Public Interest News Bulletin – November 4, 2011
By: Steve Grumm
Happy Friday, dear readers. From my perch at the NALP Global Headquarters I’m looking out at a gray-but-still-beautiful autumn morning. Well, actually now I’m looking out at a trash truck picking up garbage from a restaurant. So much of urban beauty is in the eye of the beholder.
This week: LSC funding movement on the Hill (or in French: le Hill); how Virginia prosecutors and defenders are weathering funding challenges; speaking of, are layoffs coming to the Chicago PD’s office?; the lawyers representing “Occupy” protestors; DV funding for New Hampshire Legal Assistance; controversy surrounding a proposal to put caseload limits on Washington State defenders (story from the glorious city of Yakima, which I once called home).
- 11.2.11 – our friends at the National Legal Aid & Defender Association offered a useful update about Legal Services Corp. appropriation developments in Congress: “Yesterday the Senate approved by a vote of 69 to 30 a package of three appropriations bills, including the Commerce, Justice and Science (CJS) appropriation bill for FY 2012. The measure includes an appropriation for the Legal Services Corporation of $396.1 million for next year. This amounts to a 2 percent cut from the current level of $404.2 million…” Read on for discussion of how this may be reconciled with the much lower House LSC appropriation.
- The Wall Street Journal’s Law Blog opened up debate about the importance of funding LSC. You can read the blog post and some commentary (which is pretty good by Internet standards) here.
- 11.1.11 – a piece in the Virginian-Pilot provides numbers on how Virginia prosecutors and PDs are handling funding challenges. Some data points:
- “In Virginia, the State Compensation Board decreased the budgets for commonwealth’s attorneys statewide by 10 percent in 2010.”
- “Norfolk has lost five prosecutors since last July, dropping the number of attorneys from 44 to 39, Commonwealth’s Attorney Gregory Underwood said.”
- “Chesapeake Commonwealth’s Attorney Nancy Parr said in an email that she…lost two attorney positions, which she said she was able to do through attrition rather than layoffs.”
- “A handful of open positions in the Portsmouth Commonwealth’s Attorney’s Office have remained unfilled, prosecutor Earle C. Mobley said.”
- “Virginia Beach public defender Peter Legler said his office has gone several years without raises but has not lost any attorney positions.”
- 10.31.11 – layoffs among Chicago public defenders?
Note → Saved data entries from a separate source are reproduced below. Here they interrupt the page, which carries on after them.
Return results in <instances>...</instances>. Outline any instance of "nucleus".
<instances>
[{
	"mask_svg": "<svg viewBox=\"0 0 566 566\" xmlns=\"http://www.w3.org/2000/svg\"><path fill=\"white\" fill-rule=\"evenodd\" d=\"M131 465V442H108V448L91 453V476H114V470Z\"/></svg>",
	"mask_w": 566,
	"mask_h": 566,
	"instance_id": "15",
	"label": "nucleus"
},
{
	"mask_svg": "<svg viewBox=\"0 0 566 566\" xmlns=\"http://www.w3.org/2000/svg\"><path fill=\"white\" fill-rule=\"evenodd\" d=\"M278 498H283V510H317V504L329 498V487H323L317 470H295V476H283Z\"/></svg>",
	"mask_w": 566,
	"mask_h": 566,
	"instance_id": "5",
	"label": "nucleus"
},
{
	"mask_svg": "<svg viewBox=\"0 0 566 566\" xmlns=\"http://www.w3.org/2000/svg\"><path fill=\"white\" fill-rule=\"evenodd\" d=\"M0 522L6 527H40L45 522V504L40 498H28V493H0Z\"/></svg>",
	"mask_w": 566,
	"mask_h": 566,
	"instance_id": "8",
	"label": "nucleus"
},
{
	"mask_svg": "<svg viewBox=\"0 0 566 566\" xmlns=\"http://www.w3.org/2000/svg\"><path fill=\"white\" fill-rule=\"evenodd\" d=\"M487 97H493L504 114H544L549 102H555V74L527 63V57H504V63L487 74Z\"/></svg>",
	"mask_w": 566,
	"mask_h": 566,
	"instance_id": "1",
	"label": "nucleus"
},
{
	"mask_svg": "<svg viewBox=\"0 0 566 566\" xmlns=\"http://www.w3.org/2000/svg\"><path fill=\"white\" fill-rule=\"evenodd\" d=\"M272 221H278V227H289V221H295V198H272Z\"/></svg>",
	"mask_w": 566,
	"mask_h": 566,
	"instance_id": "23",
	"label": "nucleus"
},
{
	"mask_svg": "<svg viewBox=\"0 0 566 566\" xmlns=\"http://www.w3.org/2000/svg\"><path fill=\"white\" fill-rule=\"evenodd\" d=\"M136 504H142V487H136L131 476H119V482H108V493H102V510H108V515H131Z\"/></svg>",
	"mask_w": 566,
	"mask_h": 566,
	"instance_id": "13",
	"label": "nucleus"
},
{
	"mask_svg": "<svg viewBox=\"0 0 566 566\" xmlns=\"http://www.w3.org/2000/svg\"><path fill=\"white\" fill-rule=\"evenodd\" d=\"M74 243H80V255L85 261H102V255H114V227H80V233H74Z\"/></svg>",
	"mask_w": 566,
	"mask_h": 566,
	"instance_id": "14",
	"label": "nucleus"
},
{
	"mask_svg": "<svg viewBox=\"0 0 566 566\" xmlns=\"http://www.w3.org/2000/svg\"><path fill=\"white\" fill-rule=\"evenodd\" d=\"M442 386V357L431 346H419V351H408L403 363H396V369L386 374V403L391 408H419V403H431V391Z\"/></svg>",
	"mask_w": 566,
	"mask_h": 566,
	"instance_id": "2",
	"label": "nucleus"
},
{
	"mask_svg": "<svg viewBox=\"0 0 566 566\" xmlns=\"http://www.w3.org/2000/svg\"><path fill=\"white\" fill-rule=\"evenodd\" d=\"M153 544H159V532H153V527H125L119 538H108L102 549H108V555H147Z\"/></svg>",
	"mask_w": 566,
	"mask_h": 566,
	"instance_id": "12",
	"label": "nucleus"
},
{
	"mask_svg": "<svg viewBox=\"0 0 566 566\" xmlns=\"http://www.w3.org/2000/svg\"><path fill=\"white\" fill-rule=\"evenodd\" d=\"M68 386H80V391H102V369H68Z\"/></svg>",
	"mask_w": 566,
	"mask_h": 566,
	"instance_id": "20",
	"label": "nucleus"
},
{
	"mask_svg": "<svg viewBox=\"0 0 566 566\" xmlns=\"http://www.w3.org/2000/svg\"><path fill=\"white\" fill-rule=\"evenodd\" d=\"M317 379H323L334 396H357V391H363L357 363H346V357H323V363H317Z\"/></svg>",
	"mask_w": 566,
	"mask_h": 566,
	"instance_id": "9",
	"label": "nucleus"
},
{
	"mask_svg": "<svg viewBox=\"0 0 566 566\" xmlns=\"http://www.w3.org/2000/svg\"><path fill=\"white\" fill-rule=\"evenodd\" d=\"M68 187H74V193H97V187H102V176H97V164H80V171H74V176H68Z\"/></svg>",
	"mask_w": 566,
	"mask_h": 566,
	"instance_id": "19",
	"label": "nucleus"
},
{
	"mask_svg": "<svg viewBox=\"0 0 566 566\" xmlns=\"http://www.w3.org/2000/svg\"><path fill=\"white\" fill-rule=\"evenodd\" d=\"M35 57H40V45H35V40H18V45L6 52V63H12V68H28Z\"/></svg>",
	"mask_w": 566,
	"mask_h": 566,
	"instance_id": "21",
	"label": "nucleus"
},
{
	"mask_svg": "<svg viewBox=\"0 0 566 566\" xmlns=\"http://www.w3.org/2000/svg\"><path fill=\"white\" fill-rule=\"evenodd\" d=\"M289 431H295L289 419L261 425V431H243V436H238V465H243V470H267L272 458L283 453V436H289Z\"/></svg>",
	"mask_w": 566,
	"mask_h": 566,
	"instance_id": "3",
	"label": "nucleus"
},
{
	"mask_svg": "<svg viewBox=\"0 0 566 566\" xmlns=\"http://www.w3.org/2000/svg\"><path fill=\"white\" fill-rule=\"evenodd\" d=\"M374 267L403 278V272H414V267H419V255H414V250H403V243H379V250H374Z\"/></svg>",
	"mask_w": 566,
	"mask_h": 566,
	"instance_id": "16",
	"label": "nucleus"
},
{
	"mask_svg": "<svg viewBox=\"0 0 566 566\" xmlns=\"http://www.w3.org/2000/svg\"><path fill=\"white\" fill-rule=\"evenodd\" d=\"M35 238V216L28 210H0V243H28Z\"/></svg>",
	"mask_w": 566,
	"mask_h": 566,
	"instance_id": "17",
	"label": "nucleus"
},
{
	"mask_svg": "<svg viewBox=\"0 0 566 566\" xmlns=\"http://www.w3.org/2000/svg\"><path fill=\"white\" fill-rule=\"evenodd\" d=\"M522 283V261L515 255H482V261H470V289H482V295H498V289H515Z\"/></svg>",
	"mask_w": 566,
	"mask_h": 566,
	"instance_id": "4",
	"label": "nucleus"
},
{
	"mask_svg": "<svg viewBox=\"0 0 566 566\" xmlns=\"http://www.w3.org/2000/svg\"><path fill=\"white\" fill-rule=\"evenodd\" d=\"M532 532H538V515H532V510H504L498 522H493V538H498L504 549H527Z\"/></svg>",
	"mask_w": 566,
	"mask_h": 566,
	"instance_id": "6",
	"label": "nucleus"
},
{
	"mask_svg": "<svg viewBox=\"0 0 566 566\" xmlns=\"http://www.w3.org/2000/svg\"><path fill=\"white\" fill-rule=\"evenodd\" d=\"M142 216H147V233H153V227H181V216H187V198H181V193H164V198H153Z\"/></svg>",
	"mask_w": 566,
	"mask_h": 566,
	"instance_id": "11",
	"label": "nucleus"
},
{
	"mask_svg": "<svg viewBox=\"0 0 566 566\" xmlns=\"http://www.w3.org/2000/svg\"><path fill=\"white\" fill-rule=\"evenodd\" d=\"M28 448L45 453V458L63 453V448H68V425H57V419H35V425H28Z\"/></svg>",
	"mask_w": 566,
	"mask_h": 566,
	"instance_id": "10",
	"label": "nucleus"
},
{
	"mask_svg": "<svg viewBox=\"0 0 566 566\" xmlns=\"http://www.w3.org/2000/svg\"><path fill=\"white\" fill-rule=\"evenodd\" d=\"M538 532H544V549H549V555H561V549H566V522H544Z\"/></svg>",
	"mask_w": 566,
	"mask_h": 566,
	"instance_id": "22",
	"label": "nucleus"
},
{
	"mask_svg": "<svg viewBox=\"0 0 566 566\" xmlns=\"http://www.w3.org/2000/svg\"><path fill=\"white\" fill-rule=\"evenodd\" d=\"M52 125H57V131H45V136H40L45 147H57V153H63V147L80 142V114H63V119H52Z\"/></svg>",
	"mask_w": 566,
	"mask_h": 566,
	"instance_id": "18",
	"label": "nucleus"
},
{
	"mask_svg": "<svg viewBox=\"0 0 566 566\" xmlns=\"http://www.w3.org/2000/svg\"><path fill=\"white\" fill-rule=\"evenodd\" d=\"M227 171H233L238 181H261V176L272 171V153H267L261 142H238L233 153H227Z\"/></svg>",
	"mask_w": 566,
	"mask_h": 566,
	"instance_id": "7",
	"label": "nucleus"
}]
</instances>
Quite possible. From the Sun-Times: “Cook County Board President Toni Preckwinkle sent out the first wave of layoff notices Monday to roughly 100 employees under her authority, a spokesman said….The layoffs will hit a range of offices under her control, from the public defender’s office to the highway department….County Public Defender Abishi Cunningham didn’t have a precise count of workers in his office receiving notices today but said he hopes the county and the unions will work out a deal as they did before. ‘We’re still negotiating,’ Cunningham said, adding that he initially thought he was going to have layoffs in his office at the start of this year but negotiations avoided that through furloughs.”
- 10.30.11 – a McClatchy piece looks at the role of lawyers assisting “Occupy” protestors throughout the country. Noting that many protestors are running into legal entanglements, the piece goes on, “The resulting legal skirmishes have spurred the largest mobilization of pro bono protest attorneys since the anti-war movement of the 1960s and ’70s. ‘It’s probably bigger than the anti-war movement, because there are so many simultaneous demonstrations. I’ve never seen anything like it,’ said Carol Sobel, co-chair of the Mass Defense Committee of the National Lawyers Guild. Some of the volunteer lawyers draft and file motions, or simply monitor the protests as legal observers. Some advise the activists on how to negotiate with city leaders. Others show up in court – usually on short notice – to represent jailed protesters at their initial court appearances.”
- 10.29.11 – New Hampshire Legal Assistance received good funding news: the DOJ’s Office on Violence Against Women renewed a grant which allows NHLA to serve DV victims. The Nashua Telegraph reports: “The grant, $540,000 over two years, is the prime funding source for the statewide program that offers civil legal services to low-income victims and survivors of domestic and sexual violence….” It’s been a tumultuous funding year for NHLA (as has been the case with so many other programs), so this is certainly welcome news. (Congrats, John and company!)
- 10.29.11 – the Yakima Herald-Republic reports on the controversy surrounding the Washington State Supeme Court’s consideration of a proposal to put upward limits on public defender caseloads: “In an effort to make sure indigent clients are receiving adequate legal representation, the state Bar Association recently recommended limiting the number of cases public defenders can handle at any one time.” The story focuses on arguments against the proposal by Washington cities, including Yakima, which don’t have a way to finance the costs that could attend the rule’s promulgation. (Unsolicited autobiographical tidbit: I spent a post-college year volunteering with a legal services program in Yakima. Such a wonderful, formative experience. And I sure miss hiking the eastern Cascades.)